Weihnachten war etwas hektisch, da wir spontan umplanen mussten. Wir waren bei der Tante meines Mannes eingeladen. Sie hat eine leckere Ente vorbereitet. Natürlich am Stück. Als die Klöße und der Rotkohl aufgetragen wurden, war noch alles ok. Dann kam die Ente und Claire machte große Augen. Voller Entsetzen fragte sie mich, ob das eine Ente sei? Ich habe bejaht und erklärt, dass das normales Fleisch ist, was wir immer essen.

„Ist das eine liebe Ente?“ hat sie gefragt. Geistesabwesend habe ich: Aber nein, sonst wäre sie nicht auf dem Teller – geantwortet.

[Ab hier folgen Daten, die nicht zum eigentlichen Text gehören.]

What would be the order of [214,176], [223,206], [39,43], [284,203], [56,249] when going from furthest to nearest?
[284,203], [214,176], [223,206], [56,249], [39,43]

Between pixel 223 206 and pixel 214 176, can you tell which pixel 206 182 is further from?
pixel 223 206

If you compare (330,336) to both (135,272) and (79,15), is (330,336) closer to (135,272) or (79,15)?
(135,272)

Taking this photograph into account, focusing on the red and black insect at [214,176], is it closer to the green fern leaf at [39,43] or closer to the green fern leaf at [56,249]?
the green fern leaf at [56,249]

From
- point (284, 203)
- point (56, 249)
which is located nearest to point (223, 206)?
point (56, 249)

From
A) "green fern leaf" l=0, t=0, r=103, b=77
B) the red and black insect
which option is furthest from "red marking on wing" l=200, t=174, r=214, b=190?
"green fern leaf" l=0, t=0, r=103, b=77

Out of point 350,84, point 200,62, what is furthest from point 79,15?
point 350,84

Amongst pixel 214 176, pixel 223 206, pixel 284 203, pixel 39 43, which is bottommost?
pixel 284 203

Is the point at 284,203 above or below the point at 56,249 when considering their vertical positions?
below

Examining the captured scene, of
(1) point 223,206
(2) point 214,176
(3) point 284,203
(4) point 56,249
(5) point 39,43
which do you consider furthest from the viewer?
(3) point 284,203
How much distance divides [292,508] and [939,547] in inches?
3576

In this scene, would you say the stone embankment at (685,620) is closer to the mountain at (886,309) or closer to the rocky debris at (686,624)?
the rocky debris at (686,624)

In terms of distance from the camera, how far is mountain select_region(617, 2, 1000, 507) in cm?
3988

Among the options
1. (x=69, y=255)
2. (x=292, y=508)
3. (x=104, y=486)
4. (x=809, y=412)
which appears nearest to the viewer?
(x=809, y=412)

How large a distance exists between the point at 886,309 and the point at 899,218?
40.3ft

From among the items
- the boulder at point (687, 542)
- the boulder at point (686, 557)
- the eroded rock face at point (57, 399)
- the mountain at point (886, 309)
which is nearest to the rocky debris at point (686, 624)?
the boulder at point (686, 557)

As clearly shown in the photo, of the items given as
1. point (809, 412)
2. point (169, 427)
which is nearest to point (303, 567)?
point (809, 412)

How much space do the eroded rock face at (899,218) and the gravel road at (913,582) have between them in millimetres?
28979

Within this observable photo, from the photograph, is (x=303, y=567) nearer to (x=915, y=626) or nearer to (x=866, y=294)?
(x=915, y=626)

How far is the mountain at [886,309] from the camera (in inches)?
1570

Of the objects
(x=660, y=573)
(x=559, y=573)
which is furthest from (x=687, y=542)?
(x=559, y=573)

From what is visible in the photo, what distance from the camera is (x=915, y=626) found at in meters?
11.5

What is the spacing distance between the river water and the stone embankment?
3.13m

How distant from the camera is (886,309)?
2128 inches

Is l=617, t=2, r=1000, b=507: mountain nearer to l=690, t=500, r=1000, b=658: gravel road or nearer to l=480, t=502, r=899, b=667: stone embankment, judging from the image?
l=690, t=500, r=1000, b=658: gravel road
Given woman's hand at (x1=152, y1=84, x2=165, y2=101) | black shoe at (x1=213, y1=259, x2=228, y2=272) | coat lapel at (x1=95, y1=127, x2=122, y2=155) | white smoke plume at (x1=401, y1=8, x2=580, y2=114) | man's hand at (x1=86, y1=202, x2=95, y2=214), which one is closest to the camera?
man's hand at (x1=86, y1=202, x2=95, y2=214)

Liebe Enten darf man nicht essen

Sie war aber überzeugt davon, dass dies eine liebe Ente sein muss. Sie kennt nur liebe Enten. „Ich will das nicht essen!“ hat sie gesagt. Ich habe ihr erklärt, dass sie das nicht essen muss, wenn sie nicht möchte und stattdessen eben nur Klöße und Kohl angeboten. Das war für sie ok und ich habe damit abgeschlossen – vorerst. Tags drauf waren wir woanders essen und auch dort inspizierte sie ihr Gericht genau. Wieder fragte sie mich, ob da Fleisch drin sein. Geduldig habe ich ihr erklärt, dass auch das Schwein ein Tier sei. Fortan hat sie mich jeden Tag ausgefragt und gefragt, welches Tier auf dem Teller liegt beziehungsweise:

„Ist da Tier drin?“

Wie ich später mitbekommen habe, hat sie auch im Kindergarten immer nachgefragt. Sie haben ihr dort auch erklärt, was ein Veganer ist und, dass dieser ganz auf tierische Produkte verzichtet. Einerseits finde ich es toll, dass sie den Wissensdurst meiner Maus gestillt haben, andererseits hätte ich am Liebsten den Kopf gegen die Wand geschlagen. Nun hieß es nicht mehr“ Iiih Tier!“, sondern auch „Iiiih Eier“, „Iiiih Milch“. Plötzlich hat sie mich immer gefragt, ob das vegan ist und fing an sich selber als Veganer zu bezeichnen. Uff. Anstrengend! Wenn man es schwierig findet vegetarisch zu kochen, dann probiert es mal mit vegan. Alle meine selbstverständlichen Handgriffe wie “ Milch zuschütten“ oder „Sahne nutzen“ musste ich zig mal überdenken – Es nervt mich, das muss ich zugeben. Damit Claire ihre Frühstücksmilch trinken kann (sie liebt Erdbeermilch), musste mittlerweile Mandelmilch her. Ist ja auch gar nicht teuer dieses Ersatzzeug…

Vegane Paella

Gehören Gerichte wie vegane Paella bald dauerhaft zu unserem Speiseplan?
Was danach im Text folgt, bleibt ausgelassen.